**Text excerpt**:
/---
Reading: Search Inside Yourself by Chade-Meng Tan

search inside yourself chade meng tan

I kick started 2016 in a bit of a blur as I was working all through festive and racing against deadlines, and then we left for Singapore on January first, groggy and tired as chef got home late from the NYE dinner service. We drank a delicious 1990 Dom Pérignon that was our wedding gift from a friend, packed our suitcases and ran away with the New Year.

I am still in a bit of daze, but managed to finish and meditate over this wonderful book Search Inside Yourself: The Unexpected Path to Achieving Success, Happiness (and World Peace) by Chade Meng Tan. Its loving kindness exercises that I hope to practice regularly, if not daily.

The chapters on empathy and kindness are what I would like to work towards.

Here are two meditations that I think are wonderful.

Just Like Me

This person has a body and a mind, just like me.

This person has feelings, emotions and thoughts, just like me.

This person, at some point in his or her life, been sad, disappointed, angry, hurt, or confused, just like me.

This person has, in his or her life, experienced physical and emotional pain and suffering, just like me.

This person wishes to be happy, just like me.

********

The other meditation is something that my Mother introduced to me over a decade ago and it was really nice to revisit.

Loving Kindness  

I wish for this person to have the strength, the resources,

and the emotional and social support to navigate the difficulties in life.

I wish for this person to be free from pain and suffering.

I wish for this person to be happy.
\---
**Work instructions**:
1: Print the Search Inside Yourself post word for word, covering the stretch from "search inside yourself chade" through "to work towards.".
2: Answer these questions about the Search Inside Yourself post:
(a) Where did the writer leave for on January first?
(b) What wine was drunk before packing, and where had it come from?
(c) Who first introduced the writer to the second meditation, and how long ago?
3: Pick up the Search Inside Yourself post after its final line and keep writing it.

[Stored data entries]
/---
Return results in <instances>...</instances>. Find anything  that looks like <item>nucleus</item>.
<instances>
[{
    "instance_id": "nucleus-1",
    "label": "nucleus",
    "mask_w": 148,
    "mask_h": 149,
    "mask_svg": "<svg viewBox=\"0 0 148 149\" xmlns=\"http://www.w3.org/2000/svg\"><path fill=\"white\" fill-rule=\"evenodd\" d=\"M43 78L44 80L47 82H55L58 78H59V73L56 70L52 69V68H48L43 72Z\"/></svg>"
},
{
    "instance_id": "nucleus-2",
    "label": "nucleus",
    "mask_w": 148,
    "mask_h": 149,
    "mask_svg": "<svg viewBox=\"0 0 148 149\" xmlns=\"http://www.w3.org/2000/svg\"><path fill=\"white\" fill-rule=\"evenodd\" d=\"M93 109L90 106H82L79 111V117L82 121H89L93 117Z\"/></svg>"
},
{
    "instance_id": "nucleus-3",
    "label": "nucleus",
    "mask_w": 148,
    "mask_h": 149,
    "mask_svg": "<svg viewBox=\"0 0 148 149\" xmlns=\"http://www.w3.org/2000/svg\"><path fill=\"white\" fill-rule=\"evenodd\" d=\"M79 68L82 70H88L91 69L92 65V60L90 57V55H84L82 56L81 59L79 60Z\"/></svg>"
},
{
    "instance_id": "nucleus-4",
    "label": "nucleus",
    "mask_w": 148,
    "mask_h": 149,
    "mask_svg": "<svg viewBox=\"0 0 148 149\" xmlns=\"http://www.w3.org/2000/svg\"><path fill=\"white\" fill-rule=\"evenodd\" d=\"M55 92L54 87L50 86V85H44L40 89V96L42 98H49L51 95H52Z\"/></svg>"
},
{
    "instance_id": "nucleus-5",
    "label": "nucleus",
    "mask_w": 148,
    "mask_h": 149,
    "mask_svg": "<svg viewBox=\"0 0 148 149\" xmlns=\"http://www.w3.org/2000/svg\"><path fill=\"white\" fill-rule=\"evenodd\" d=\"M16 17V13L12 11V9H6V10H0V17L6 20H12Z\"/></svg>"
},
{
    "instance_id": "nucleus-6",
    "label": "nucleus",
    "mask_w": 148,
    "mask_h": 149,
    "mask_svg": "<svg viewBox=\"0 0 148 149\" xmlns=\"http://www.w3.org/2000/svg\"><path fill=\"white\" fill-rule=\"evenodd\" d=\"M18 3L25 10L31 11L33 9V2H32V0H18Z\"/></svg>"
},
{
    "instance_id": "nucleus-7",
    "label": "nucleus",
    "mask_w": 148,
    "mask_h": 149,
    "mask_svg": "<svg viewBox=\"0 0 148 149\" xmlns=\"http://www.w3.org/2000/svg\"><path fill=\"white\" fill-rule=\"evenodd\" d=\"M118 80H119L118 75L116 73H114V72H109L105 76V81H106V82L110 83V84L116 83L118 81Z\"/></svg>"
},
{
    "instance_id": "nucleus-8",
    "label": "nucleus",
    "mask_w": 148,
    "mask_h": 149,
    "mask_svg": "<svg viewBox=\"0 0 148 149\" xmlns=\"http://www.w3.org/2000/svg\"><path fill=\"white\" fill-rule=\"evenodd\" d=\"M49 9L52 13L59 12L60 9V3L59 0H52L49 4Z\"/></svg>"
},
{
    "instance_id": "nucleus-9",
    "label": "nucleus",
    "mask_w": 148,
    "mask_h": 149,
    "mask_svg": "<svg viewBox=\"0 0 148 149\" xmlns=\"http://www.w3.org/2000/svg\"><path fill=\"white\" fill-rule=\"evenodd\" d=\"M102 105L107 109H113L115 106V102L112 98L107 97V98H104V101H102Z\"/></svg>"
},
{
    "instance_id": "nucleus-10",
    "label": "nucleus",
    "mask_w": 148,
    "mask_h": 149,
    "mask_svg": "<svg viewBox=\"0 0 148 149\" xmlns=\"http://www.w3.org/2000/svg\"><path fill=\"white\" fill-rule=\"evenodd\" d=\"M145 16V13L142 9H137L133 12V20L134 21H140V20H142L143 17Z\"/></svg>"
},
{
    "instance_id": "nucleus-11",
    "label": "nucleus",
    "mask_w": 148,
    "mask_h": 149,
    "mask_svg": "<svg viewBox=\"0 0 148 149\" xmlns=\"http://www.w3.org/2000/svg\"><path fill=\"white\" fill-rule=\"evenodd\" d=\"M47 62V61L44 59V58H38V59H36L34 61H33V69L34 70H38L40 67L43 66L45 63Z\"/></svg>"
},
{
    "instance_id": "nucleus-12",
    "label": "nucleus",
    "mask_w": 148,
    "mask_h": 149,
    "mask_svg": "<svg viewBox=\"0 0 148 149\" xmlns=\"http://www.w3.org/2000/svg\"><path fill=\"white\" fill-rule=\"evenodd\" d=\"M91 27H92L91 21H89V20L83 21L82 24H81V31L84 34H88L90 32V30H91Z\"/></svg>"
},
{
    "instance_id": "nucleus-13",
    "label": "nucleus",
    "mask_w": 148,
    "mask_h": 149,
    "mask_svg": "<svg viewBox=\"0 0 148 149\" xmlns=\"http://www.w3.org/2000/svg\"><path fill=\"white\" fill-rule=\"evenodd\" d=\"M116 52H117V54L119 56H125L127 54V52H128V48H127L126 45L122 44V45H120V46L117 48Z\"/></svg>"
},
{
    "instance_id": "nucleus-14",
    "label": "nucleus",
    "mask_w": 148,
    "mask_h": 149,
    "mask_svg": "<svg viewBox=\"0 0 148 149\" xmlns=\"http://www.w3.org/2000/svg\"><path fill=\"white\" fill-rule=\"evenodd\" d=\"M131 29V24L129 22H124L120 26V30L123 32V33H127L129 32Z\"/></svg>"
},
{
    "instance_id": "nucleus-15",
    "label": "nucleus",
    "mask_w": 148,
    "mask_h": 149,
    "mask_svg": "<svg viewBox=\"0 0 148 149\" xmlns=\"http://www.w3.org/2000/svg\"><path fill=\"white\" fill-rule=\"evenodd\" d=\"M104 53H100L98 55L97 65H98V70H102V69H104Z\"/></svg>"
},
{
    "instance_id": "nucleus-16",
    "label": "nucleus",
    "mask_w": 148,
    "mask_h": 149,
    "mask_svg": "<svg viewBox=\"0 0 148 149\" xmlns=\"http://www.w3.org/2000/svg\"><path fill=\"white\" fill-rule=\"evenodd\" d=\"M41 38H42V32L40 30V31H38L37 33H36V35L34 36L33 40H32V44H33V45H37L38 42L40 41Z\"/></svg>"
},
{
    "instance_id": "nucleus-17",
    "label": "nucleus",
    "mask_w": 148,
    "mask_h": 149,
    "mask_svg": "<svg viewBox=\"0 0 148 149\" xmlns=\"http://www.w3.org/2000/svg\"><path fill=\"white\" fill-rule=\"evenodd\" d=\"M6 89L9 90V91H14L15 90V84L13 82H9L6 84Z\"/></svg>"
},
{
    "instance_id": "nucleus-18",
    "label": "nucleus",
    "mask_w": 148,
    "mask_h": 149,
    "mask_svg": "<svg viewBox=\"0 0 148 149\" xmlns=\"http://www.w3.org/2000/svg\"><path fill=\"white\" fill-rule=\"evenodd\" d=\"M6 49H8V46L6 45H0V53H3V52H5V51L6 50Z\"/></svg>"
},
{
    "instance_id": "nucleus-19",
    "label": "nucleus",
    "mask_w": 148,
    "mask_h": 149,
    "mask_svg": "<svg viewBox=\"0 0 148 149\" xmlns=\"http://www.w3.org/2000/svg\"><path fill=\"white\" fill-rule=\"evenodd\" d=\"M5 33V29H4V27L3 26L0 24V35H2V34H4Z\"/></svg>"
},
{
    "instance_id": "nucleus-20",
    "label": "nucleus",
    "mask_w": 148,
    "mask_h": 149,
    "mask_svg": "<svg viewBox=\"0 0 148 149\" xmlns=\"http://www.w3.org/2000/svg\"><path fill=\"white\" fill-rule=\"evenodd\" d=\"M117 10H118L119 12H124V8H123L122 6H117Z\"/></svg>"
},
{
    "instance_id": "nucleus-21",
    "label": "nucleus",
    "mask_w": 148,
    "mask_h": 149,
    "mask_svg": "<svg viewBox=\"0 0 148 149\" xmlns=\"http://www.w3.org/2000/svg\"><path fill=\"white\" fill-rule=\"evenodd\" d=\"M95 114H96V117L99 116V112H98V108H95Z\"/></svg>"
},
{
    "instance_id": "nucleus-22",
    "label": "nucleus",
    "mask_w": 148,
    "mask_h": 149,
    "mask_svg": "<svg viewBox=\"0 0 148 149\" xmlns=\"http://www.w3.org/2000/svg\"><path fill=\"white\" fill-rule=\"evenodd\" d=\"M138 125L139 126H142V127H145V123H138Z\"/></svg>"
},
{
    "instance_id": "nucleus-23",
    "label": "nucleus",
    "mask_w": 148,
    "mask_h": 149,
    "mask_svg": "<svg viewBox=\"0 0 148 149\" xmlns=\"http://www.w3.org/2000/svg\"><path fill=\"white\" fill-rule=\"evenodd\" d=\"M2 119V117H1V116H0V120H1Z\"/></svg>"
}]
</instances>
\---
**Results for each task**:
1:
search inside yourself chade meng tan

I kick started 2016 in a bit of a blur as I was working all through festive and racing against deadlines, and then we left for Singapore on January first, groggy and tired as chef got home late from the NYE dinner service. We drank a delicious 1990 Dom Pérignon that was our wedding gift from a friend, packed our suitcases and ran away with the New Year.

I am still in a bit of daze, but managed to finish and meditate over this wonderful book Search Inside Yourself: The Unexpected Path to Achieving Success, Happiness (and World Peace) by Chade Meng Tan. Its loving kindness exercises that I hope to practice regularly, if not daily.

The chapters on empathy and kindness are what I would like to work towards.

2:
(a) Singapore.
(b) A 1990 Dom Pérignon, a wedding gift from a friend.
(c) The writer's mother, over a decade ago.

3:
Because this person is a fellow human being, just like me.

(pause)

Now, I wish for everybody I know to be happy.

Close with 1 minute of resting the mind.

I highly recommend this book to anyone looking for themselves, wanting to calm their minds, get out of the vicious cycle of “crazy busyness” and the stressful day to day life of trying to catch up with yourself and feel like it’s enough.

One thing that stood out for me and for the last three years of living in Macau I have struggled with where the situation puts me in a very difficult place “Research shows that the one and only experience in life that makes people sustainably happy over time is the quality and quantity of social connections.”

I refused to believe my therapist that I needed to keep seeking my primary needs (engaging conversations with like minded individuals, cultural creative pursuits and interesting things (books, films, art that feeds the soul)  elsewhere – I was of the school of thought that a happy and grounded person is a happy person – anywhere. I guess research proves otherwise.